When Emperor Wu established his son Sima Zhong as the Crown Prince in 267, he summoned Li Mi to serve as a Xima (master of the stable). Despite numerous imperial edicts and pressure from the commandery and county, Li Mi did not change his opinion as he wanted to look after his grandmother. Therefore, he submitted a memorial explaining his devotion to his grandmother. The text which have been preserved is called Chen Qing Biao (陳情表). Sima Yan read it and said: "Li Mi is not a man of empty reputation." He appreciated Li Mi's sincerity and loyalty granting him two servants and ordering the commandery and county to provide for the expenses of his grandmother.

After his grandmother's death and the end of his mourning period, Li Mi was again submitted to serve as a Xima (master of the stable) at the capital Luoyang. When he met Zhang Hua, he asked him to who he would compare Liu Shan. Li Mi answered to Duke Huan of Qi comparing Huan's employment of Guan Zhong, resistance to the foreign threats and later loss of his power to factionalism with Liu Shan's employment of Zhuge Liang, resistance to the Wei court and loss of his power to Huang Hao. Zhang Hua then asked him if Zhuge Liang's principles are fragmented. Li Mi compared Zhuge Liang's teaching to the discussions between Yu the Great and Gao Yao saying that their speech were refined yet fragmented to be accessible to all. Zhuge Liang had no match in his exchange therefore it is natural for his lessons to be fragmented and accessible to everyone. Zhang Hua approved his answers.

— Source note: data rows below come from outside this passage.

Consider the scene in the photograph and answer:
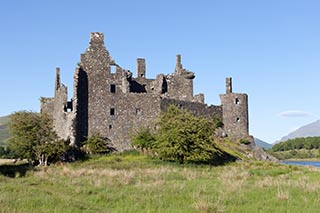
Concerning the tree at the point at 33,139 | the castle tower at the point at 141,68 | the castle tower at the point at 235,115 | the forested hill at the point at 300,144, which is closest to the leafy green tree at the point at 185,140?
the tree at the point at 33,139

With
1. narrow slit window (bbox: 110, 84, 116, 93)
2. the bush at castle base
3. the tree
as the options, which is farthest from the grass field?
narrow slit window (bbox: 110, 84, 116, 93)

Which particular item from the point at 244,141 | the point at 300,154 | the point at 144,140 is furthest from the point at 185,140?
the point at 300,154

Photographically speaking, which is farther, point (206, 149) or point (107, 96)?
point (107, 96)

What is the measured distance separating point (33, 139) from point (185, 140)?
13.9m

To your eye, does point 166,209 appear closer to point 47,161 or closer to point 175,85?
point 47,161

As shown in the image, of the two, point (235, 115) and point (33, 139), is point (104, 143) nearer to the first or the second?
point (33, 139)

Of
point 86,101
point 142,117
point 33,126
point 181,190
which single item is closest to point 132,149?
point 142,117

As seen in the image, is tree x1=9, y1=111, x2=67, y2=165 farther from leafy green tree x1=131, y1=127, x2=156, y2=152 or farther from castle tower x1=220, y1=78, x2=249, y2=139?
castle tower x1=220, y1=78, x2=249, y2=139

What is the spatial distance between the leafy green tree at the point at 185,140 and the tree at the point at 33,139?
30.9 ft

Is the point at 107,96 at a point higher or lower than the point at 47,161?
higher

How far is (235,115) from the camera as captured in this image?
5884 centimetres

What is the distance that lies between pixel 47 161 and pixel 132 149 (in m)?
9.67

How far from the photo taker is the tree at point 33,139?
42.0 meters

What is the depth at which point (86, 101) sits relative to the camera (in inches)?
1945
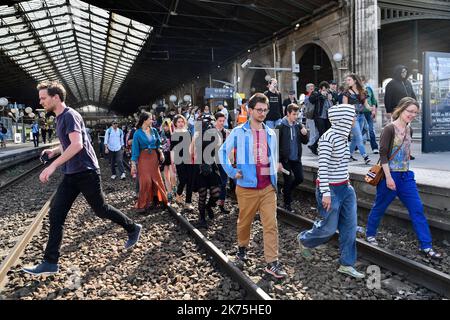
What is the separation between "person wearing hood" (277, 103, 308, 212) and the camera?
6053mm

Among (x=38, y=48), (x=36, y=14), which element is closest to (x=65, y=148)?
(x=36, y=14)

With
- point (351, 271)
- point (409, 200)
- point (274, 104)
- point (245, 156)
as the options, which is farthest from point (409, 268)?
point (274, 104)

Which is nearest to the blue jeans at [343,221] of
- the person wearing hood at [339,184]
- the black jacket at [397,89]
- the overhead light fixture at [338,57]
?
the person wearing hood at [339,184]

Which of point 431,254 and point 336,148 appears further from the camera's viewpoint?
point 431,254

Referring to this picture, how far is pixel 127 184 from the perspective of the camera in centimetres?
1059

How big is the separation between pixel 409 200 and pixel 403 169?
363 mm

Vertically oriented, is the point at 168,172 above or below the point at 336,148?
below

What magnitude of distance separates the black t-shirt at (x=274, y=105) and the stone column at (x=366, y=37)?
30.1 ft

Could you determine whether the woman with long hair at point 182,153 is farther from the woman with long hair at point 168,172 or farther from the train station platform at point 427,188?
the train station platform at point 427,188

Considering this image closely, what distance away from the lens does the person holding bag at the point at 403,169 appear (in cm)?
418

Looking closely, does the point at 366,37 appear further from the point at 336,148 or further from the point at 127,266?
the point at 127,266

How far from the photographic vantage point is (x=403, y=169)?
14.0 ft

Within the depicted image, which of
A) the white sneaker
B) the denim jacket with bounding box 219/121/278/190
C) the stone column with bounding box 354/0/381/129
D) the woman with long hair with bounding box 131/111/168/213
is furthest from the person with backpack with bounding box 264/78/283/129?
the stone column with bounding box 354/0/381/129

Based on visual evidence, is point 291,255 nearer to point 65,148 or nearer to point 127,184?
point 65,148
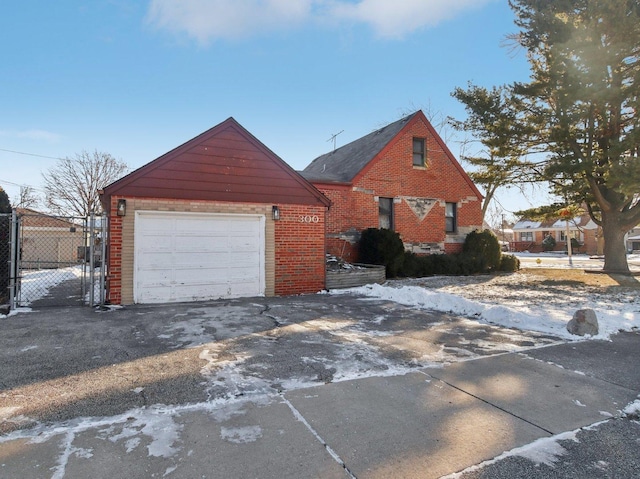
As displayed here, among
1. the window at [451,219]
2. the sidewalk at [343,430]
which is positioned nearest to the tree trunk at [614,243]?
the window at [451,219]

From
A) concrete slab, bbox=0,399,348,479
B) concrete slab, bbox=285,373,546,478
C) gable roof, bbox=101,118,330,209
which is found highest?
gable roof, bbox=101,118,330,209

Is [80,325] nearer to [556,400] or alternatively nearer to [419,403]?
[419,403]

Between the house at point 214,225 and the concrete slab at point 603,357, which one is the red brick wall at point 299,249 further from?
the concrete slab at point 603,357

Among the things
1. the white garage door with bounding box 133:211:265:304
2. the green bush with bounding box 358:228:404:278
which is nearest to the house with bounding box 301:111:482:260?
the green bush with bounding box 358:228:404:278

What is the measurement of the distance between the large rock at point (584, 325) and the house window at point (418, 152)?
444 inches

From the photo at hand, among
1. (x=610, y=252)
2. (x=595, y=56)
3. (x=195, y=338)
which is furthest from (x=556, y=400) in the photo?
(x=610, y=252)

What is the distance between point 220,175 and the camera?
8.88 m

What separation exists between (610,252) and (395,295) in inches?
430

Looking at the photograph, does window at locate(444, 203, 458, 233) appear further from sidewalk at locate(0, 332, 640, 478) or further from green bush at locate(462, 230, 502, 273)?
sidewalk at locate(0, 332, 640, 478)

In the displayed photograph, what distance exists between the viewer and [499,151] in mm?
14625

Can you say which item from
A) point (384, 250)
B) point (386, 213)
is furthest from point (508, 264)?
→ point (384, 250)

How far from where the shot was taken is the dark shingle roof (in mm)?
14715

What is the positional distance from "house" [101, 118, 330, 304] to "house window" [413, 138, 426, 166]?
7.65 m

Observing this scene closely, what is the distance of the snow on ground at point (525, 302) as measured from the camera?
241 inches
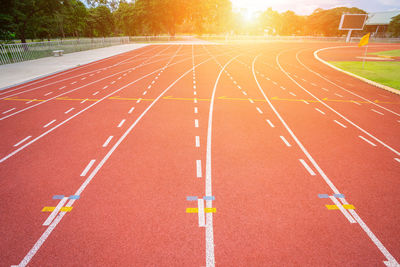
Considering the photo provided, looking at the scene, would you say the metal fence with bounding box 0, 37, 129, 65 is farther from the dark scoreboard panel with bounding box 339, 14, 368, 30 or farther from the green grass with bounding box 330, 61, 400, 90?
the dark scoreboard panel with bounding box 339, 14, 368, 30

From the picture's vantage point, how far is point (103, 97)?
1195cm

Li Mi was transferred from his position as Gentleman of the Masters of Writing (尚書郎) to the Magistrate of Wen County (溫縣令) in Henan. He implemented virtuous policies and was known for his strict and clear governance. When the Marquis of Juping (鉅平侯), Yang Hu died without an heir, Sima Yan ordered a relative to succeed him but did not attend the funeral in a timely manner. Li Mi sent an official to deliver the notice and arranged for the funeral procession.

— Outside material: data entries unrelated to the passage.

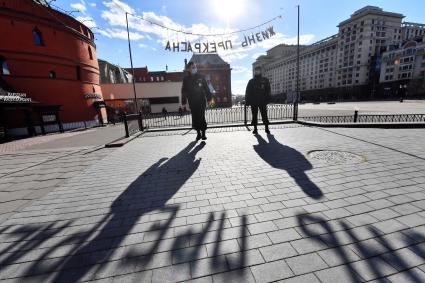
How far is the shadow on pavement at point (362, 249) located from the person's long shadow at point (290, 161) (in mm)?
830

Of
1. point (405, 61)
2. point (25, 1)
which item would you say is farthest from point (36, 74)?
point (405, 61)

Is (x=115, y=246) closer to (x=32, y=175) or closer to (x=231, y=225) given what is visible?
(x=231, y=225)

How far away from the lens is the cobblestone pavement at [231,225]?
6.09ft

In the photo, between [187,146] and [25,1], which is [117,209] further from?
[25,1]

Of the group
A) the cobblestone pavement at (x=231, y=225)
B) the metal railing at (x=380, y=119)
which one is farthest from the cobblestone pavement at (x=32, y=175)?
the metal railing at (x=380, y=119)

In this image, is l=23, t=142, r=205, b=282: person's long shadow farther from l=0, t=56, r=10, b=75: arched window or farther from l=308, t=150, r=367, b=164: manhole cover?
l=0, t=56, r=10, b=75: arched window

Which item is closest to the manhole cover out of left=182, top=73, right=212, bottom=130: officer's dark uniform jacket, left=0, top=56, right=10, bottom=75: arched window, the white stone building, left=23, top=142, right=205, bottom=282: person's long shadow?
left=23, top=142, right=205, bottom=282: person's long shadow

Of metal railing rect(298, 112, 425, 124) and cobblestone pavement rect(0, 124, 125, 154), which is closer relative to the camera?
cobblestone pavement rect(0, 124, 125, 154)

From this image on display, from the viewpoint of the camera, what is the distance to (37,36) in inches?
635

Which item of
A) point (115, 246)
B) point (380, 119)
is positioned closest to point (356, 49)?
point (380, 119)

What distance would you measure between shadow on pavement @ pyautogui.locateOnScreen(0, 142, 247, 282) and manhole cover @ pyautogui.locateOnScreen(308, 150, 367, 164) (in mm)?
3234

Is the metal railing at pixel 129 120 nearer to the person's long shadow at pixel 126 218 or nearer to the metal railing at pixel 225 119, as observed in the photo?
the metal railing at pixel 225 119

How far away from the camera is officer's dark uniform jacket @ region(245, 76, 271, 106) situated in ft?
26.8

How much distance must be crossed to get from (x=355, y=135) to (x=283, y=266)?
7040mm
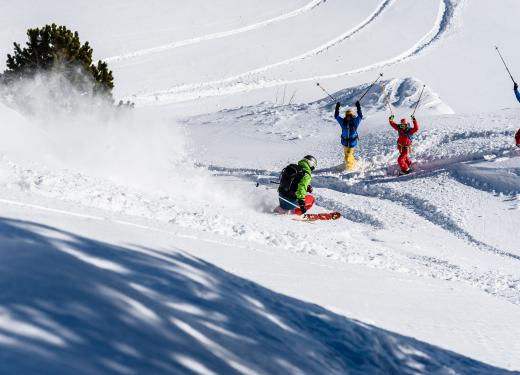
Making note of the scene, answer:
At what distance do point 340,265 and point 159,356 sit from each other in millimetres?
4860

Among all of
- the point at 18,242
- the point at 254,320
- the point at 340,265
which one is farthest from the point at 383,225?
the point at 18,242

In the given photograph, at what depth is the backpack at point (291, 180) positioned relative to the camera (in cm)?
1238

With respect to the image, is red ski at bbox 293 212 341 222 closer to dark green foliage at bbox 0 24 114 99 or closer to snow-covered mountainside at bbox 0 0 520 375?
snow-covered mountainside at bbox 0 0 520 375

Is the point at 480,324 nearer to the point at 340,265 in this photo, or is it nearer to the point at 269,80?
the point at 340,265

Wen County, Henan was the ancestral home of the Sima clan therefore whenever the members of the imperial family passed throughout it, they would demand provisions causing distress among the officials and the people. When Li Mi was transferred as the new prefect and a Sima relative requested supplies. Li Mi wrote a letter citing the example of Emperor Gaozu of Han's visit to Pei County, his birthplace where he treated everyone with courtesy without causing any trouble or expense. Afterward, the princes did not dare to bother the county with their demands.

Bandits in other counties of the region did not dare to approach the territory under Li Mi's jurisdiction and even those pursuing the bandits did not dare to cross the county borders. The King of Longxi (隴西王), Sima Tai (司馬泰) deeply admired him therefore befriended Li Mi. However, other powerful and influential families feared his impartiality and integrity. Li Mi accepted his position as Prefect and completed his duties but hated his work. He wrote to others complaining that his talent was wasted on such a minor task. His words were reported to his supervisor but since he diligently resolved the affairs in Wen county. His speech was overlooked.

Li Mi left his position and became a zhongzheng (中正; Impartial and Just) of the State. Due to his upright and candid nature, he did not yield to those with power or status causing him to lose the support of influential clans like Xun (荀) and Zhang (張). Therefore although talented, he was isolated from the assistance of others. As a result, he was demoted to the position of Administrator of Hanzhong (漢中太守). Many members of the Sima family regarded this as an injustice. From this, Li Mi harbored ressentment believing he lost the opportunity to become a major official. Sima Yan hold a farewell banquet for him however during the feast, Li Mi wrote a poem where in the last chapter he harshly criticized the decision of his "superiors". Sima Yan was furious and relieved him of his appointment. After one year, Li Mi died at his home at the age of 64 (by East Asian age reckoning).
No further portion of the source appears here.